**DOCUMENT:**
▶
Now we define a few functions that compute the control points for Bézier ribbon sides.
The function control_pts
returns the cartesian coordinates of the control points, $b_0, b_1, b_2$, supposed as being initially located on the unit circle, and thus defined only by their angular coordinate. The angular coordinate
of the point $b_1$ is the mean of angular coordinates of the points $b_0, b_2$.
Since for a Bézier ribbon side only $b_0, b_2$ are placed on the unit circle, one gives radius
as a parameter that controls position of $b_1$. radius
is the distance of $b_1$ to the circle center.
def control_pts(angle, radius):
#angle is a 3-list containing angular coordinates of the control points b0, b1, b2
#radius is the distance from b1 to the origin O(0,0)
if len(angle)!=3:
raise InvalidInputError('angle must have len =3')
b_cplx=np.array([np.exp(1j*angle[k]) for k in range(3)])
b_cplx[1]=radius*b_cplx[1]
return zip(b_cplx.real, b_cplx.imag)
def ctrl_rib_chords(l, r, radius):
# this function returns a 2-list containing control poligons of the two quadratic Bezier
#curves that are opposite sides in a ribbon
#l (r) the list of angular variables of the ribbon arc ends defining
#the ribbon starting (ending) arc
# radius is a common parameter for both control polygons
if len(l)!=2 or len(r)!=2:
raise ValueError('the arc ends must be elements in a list of len 2')
return [control_pts([l[j], (l[j]+r[j])/2, r[j]], radius) for j in range(2)]
Each ribbon is colored with the color of one of the two ideograms it connects.
We define an L-list of L-lists of colors for ribbons. Denote it by ribbon_color
.
ribbon_color[k][j]
is the Plotly color string for the ribbon associated to mapped_data[k][j]
and mapped_data[j][k]
, i.e. the ribbon connecting two subarcs in the $k^{th}$, respectively, $j^{th}$ ideogram. Hence this structure is symmetric.
◀
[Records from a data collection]
▶
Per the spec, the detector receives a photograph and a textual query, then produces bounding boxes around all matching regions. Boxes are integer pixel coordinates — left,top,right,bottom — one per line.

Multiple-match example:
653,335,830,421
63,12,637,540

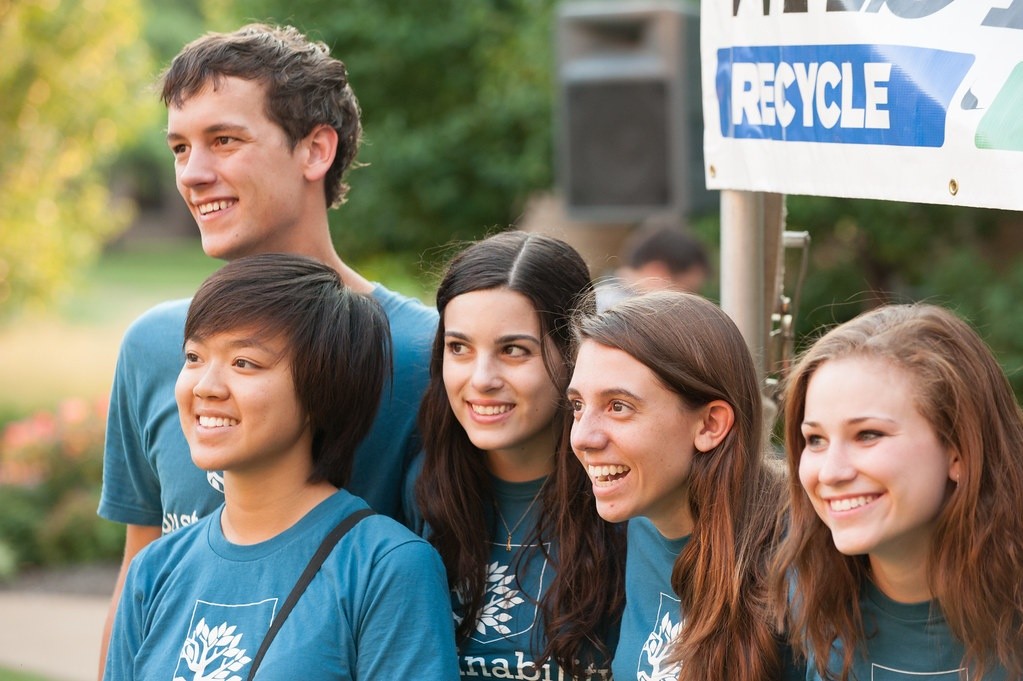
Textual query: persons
101,253,461,681
565,285,792,681
97,21,441,681
618,228,710,292
401,228,626,681
759,300,1023,681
◀
**REQUIRED WORK:**
(1) Can you print the data collection records word for word, leaving the pictures out?
(2) What comes next in the explanation of Bézier ribbon sides and ribbon colors? Write the passage that follows its last sentence.

**ANSWERS FOR THIS EXERCISE:**
(1)
Per the spec, the detector receives a photograph and a textual query, then produces bounding boxes around all matching regions. Boxes are integer pixel coordinates — left,top,right,bottom — one per line.

Multiple-match example:
653,335,830,421
63,12,637,540

Textual query: persons
101,253,461,681
565,285,792,681
97,21,441,681
618,228,710,292
401,228,626,681
759,300,1023,681

(2)
Initially we define:
ribbon_color=[L*[ideo_colors[k]] for k in range(L)]
and then eventually we change the color in a few positions.
For our example we change:
ribbon_color[0][4]=ideo_colors[4]
ribbon_color[1][2]=ideo_colors[2]
ribbon_color[2][3]=ideo_colors[3]
ribbon_color[2][4]=ideo_colors[4]
The symmetric locations are not modified, because we do not access
ribbon_color[k][j]
, $k>j$, when drawing the ribbons.
Functions that return the Plotly SVG paths that are ribbon boundaries:
def make_q_bezier(b):# defines the Plotly SVG path for a quadratic Bezier curve defined by the
#list of its control points
if len(b)!=3:
raise valueError('control poligon must have 3 points')
A, B, C=b
return 'M '+str(A[0])+',' +str(A[1])+' '+'Q '+\
str(B[0])+', '+str(B[1])+ ' '+\
str(C[0])+', '+str(C[1])
b=[(1,4), (-0.5, 2.35), (3.745, 1.47)]
make_q_bezier(b)
make_ribbon_arc
returns the Plotly SVG path corresponding to an arc represented by its end angular coordinates theta0, theta1
.
def make_ribbon_arc(theta0, theta1):
if test_2PI(theta0) and test_2PI(theta1):
if theta0 < theta1:
theta0= moduloAB(theta0, -PI, PI)
theta1= moduloAB(theta1, -PI, PI)
if theta0*theta1>0:
raise ValueError('incorrect angle coordinates for ribbon')
nr=int(40*(theta0-theta1)/PI)
if nr<=2: nr=3
theta=np.linspace(theta0, theta1, nr)
pts=np.exp(1j*theta)# points on arc in polar complex form
string_arc=''
for k in range(len(theta)):
string_arc+='L '+str(pts.real[k])+', '+str(pts.imag[k])+' '
return string_arc
else:
raise ValueError('the angle coordinates for an arc side of a ribbon must be in [0, 2*pi]')
make_ribbon_arc(np.pi/3, np.pi/6)
Finally we are ready to define data and layout for the Plotly plot of the chord diagram.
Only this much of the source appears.